How to Track and Limit Amazon Bedrock Usage by User

7 minute read
Content level: Foundational
0

This article provides a practical guide to implementing user-level cost tracking and usage limiting for Amazon Bedrock, helping you maintain visibility and control as your AI applications grow.

Introduction

Learn how to implement user-level cost tracking and usage limiting for Amazon Bedrock using Application Inference Profiles, CloudWatch monitoring, and custom enforcement mechanisms to maintain visibility and control over your generative AI spending.

Environment

  • AWS Services: Amazon Bedrock, AWS Cost Explorer, Amazon CloudWatch, AWS Budgets, AWS Lambda, Amazon DynamoDB, AWS Step Functions
  • Prerequisites:
    • Active AWS account with Amazon Bedrock access
    • IAM permissions for Bedrock, CloudWatch, and Cost Management
    • Basic understanding of AWS tagging and cost allocation

The Challenge

Standard AWS billing shows Bedrock costs aggregated by model and region but doesn't provide granular attribution to individual IAM users, application tenants, business units, or projects. Without this visibility, you cannot allocate costs accurately, identify high-usage users, enforce budget limits, or optimize spending based on usage patterns.


Resolution

Part 1: Tracking Usage by User

Primary Method: Application Inference Profiles (Recommended)

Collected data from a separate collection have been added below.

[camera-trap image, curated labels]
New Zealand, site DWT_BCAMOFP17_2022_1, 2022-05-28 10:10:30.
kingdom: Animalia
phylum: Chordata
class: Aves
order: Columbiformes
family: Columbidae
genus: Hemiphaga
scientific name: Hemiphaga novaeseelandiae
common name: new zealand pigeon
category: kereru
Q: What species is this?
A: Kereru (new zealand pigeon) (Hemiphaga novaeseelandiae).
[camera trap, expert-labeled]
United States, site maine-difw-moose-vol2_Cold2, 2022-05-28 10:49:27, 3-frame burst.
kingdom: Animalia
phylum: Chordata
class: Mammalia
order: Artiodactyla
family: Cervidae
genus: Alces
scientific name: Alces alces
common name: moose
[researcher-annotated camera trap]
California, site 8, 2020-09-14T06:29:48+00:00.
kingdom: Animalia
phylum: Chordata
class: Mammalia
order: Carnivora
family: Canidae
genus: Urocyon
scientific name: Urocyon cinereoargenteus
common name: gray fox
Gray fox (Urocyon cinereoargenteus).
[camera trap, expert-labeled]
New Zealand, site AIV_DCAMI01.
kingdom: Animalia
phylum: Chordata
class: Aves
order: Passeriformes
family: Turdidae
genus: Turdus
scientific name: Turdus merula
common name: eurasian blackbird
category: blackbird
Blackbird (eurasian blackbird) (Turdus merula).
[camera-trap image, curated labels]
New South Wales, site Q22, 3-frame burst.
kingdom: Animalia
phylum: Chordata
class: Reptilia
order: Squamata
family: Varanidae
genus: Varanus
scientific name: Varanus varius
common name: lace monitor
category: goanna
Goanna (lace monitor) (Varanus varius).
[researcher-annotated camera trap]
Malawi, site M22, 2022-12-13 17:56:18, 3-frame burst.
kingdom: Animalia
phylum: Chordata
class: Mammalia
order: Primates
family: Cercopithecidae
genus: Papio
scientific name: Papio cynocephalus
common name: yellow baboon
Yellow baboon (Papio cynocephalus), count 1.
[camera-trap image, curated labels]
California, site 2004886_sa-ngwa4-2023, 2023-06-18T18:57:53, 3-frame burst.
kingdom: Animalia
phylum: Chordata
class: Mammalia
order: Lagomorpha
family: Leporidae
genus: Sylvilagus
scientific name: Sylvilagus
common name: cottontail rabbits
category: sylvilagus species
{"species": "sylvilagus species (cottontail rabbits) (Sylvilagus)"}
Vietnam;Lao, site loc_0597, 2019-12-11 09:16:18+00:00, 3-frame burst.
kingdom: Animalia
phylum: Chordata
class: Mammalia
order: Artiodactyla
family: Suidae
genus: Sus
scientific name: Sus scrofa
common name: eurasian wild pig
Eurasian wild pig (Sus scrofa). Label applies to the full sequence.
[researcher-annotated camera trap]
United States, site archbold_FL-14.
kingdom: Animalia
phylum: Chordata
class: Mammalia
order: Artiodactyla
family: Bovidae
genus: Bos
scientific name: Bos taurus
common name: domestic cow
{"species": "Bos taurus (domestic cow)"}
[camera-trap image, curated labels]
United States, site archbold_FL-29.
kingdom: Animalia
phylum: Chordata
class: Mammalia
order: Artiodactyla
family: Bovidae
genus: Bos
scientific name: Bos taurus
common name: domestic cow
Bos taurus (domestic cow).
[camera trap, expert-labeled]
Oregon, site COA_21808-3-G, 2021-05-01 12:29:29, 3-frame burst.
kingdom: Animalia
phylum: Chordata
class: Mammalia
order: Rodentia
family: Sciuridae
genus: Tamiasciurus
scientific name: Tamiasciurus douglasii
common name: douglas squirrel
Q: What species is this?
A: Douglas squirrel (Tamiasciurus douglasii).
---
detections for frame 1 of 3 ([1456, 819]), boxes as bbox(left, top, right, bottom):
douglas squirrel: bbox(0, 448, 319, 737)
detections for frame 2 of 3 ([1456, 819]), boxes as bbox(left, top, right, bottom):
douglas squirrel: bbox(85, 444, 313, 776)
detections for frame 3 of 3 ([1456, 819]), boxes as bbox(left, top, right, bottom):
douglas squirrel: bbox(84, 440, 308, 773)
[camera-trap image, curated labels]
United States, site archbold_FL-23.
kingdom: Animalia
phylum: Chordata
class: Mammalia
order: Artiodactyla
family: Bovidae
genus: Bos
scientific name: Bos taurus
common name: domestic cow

Application Inference Profiles (AIPs) are the production-ready solution for granular cost tracking. An AIP is a logical wrapper around a Bedrock model that allows you to apply custom cost allocation tags.

Implementation steps:

  1. Create an AIP for each user, team, or tenant via the Bedrock console or API
  2. Apply custom tags (e.g., user:alice, team:engineering, tenant:acme-corp)
  3. Use the AIP ARN in your inference API calls instead of the base model ARN
  4. Activate tags in the Billing and Cost Management console
  5. View costs in AWS Cost Explorer filtered by your custom tags

Example API call:

response = bedrock_runtime.converse(
    modelId="arn:aws:bedrock:us-east-1:123456789012:inference-profile/user-alice-profile",
    messages=[{"role": "user", "content": [{"text": "Hello"}]}]
)

Benefits:

  • Tags appear automatically in AWS Cost Explorer and Cost & Usage Reports
  • No application logic changes beyond using the AIP ARN
  • Works with all Bedrock models and supports cross-region inference
  • Native integration with AWS cost management tools

Alternative Method: CloudWatch Logs Insights

Enable Bedrock model invocation logging to CloudWatch Logs. Each log entry includes the identity.arn field for querying usage by IAM principal.

Implementation steps:

  1. Enable model invocation logging in the Bedrock console
  2. Query token usage using CloudWatch Logs Insights
  3. Create dashboards for visualization

Query example:

fields @timestamp, identity.arn, inputTokenCount, outputTokenCount
| filter identity.arn like /user\/alice/
| stats sum(inputTokenCount) as totalInput, 
        sum(outputTokenCount) as totalOutput by identity.arn

When to use:

  • Need detailed request-level analysis for debugging
  • Want to attribute costs without creating AIPs
  • Require audit trails for compliance

Limitations:

  • Not integrated with AWS Cost Explorer
  • Requires custom queries and dashboards
  • Additional CloudWatch Logs costs apply

Supplementary Method: Converse API Request Metadata

For applications using the Converse API, include custom metadata with each request:

response = bedrock_runtime.converse(
    modelId="anthropic.claude-3-sonnet-20240229-v1:0",
    messages=[{"role": "user", "content": [{"text": "Hello"}]}],
    requestMetadata={"userId": "alice", "tenantId": "acme-corp"}
)

This metadata appears in CloudWatch Logs and enables custom cost attribution logic when combined with log analysis.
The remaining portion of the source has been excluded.